Kritik an Wirtschaftsförderung aus Kunstbudgets

Kulturpolitische Ungereimtheiten beim neuen Musikfonds

Kulturpolitische Ungereimtheiten beim neuen Musikfonds


"Obwohl die österreichische Musiklandschaft dringend neuer politischer Impulse bedarf, bleibt die Bundesregierung bislang die Erklärung schuldig, warum Finanzmittel der Kunstförderung in einem derart großen Umfang für eine Maßnahme der Wirtschaftsförderung aufgewendet werden!" Mit Unverständnis reagiert die IG Kultur Österreich auf die finanziellen Grundlagen des neu eingerichteten Musikfonds, der mit insgesamt 600.000 Euro die heimische Musikproduktion ankurbeln soll.

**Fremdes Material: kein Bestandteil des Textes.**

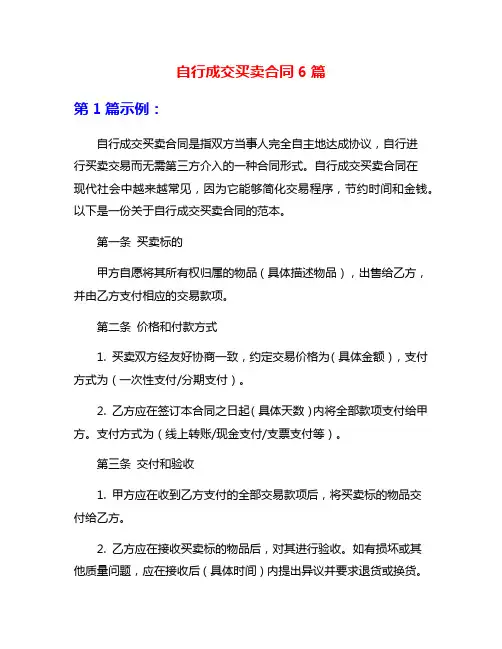 自行成交买卖合同 6 篇

第 1 篇示例：

自行成交买卖合同是指双方当事人完全自主地达成协议，自行进行买卖交易而无需第三方介入的一种合同形式。自行成交买卖合同在现代社会中越来越常见，因为它能够简化交易程序，节约时间和金钱。以下是一份关于自行成交买卖合同的范本。

第一条 买卖标的

甲方自愿将其所有权归属的物品（具体描述物品），出售给乙方，并由乙方支付相应的交易款项。

第二条 价格和付款方式

1. 买卖双方经友好协商一致，约定交易价格为（具体金额），支付方式为（一次性支付/分期支付）。

2. 乙方应在签订本合同之日起（具体天数）内将全部款项支付给甲方。支付方式为（线上转账/现金支付/支票支付等）。

第三条 交付和验收

1. 甲方应在收到乙方支付的全部交易款项后，将买卖标的物品交付给乙方。

2. 乙方应在接收买卖标的物品后，对其进行验收。如有损坏或其他质量问题，应在接收后（具体时间）内提出异议并要求退货或换货。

"Wir können nur staunen", erklärt IG Kultur Obmann Bernhard Amann, "dass immerhin die Hälfte dieses Betrags aus der Kunstsektion im Bundeskanzleramt beigesteuert wird. Völlig ungeklärt ist, woher dieses Geld kommt und auf wessen Kosten." Noch vor kurzem musste die IG Kultur Österreich eine deutliche Kürzung der Jahresförderung bei Kulturinitiativen verzeichnen (-57% seit 2002). Hier wird die Schwerpunktsetzung der Bundeskulturpolitik unter Bundeskanzler Schüssel deutlich, die seit dem Jahr 2000 Fördermittel zunehmend von kritischer Kultur- und Medienarbeit abzieht, um sie wirtschaftspolitischen Zwecken zur Verfügung zu stellen. Auch sind berechtigte Zweifel angebracht, ob die Ausschüttungen des Musikfonds nicht viel mehr den Major-Labels zu Gute kommen.

"Kunststaatssekretär Morak schielt offensichtlich auf Zustimmung aus Wirtschaftskreisen. Aus den Reihen von Kunst und Kultur ist bei derart fragwürdigen Umwidmungen von Kunstförderungsmitteln mit keinem Sympathie-Zugewinn zu rechnen", so Amann abschließend.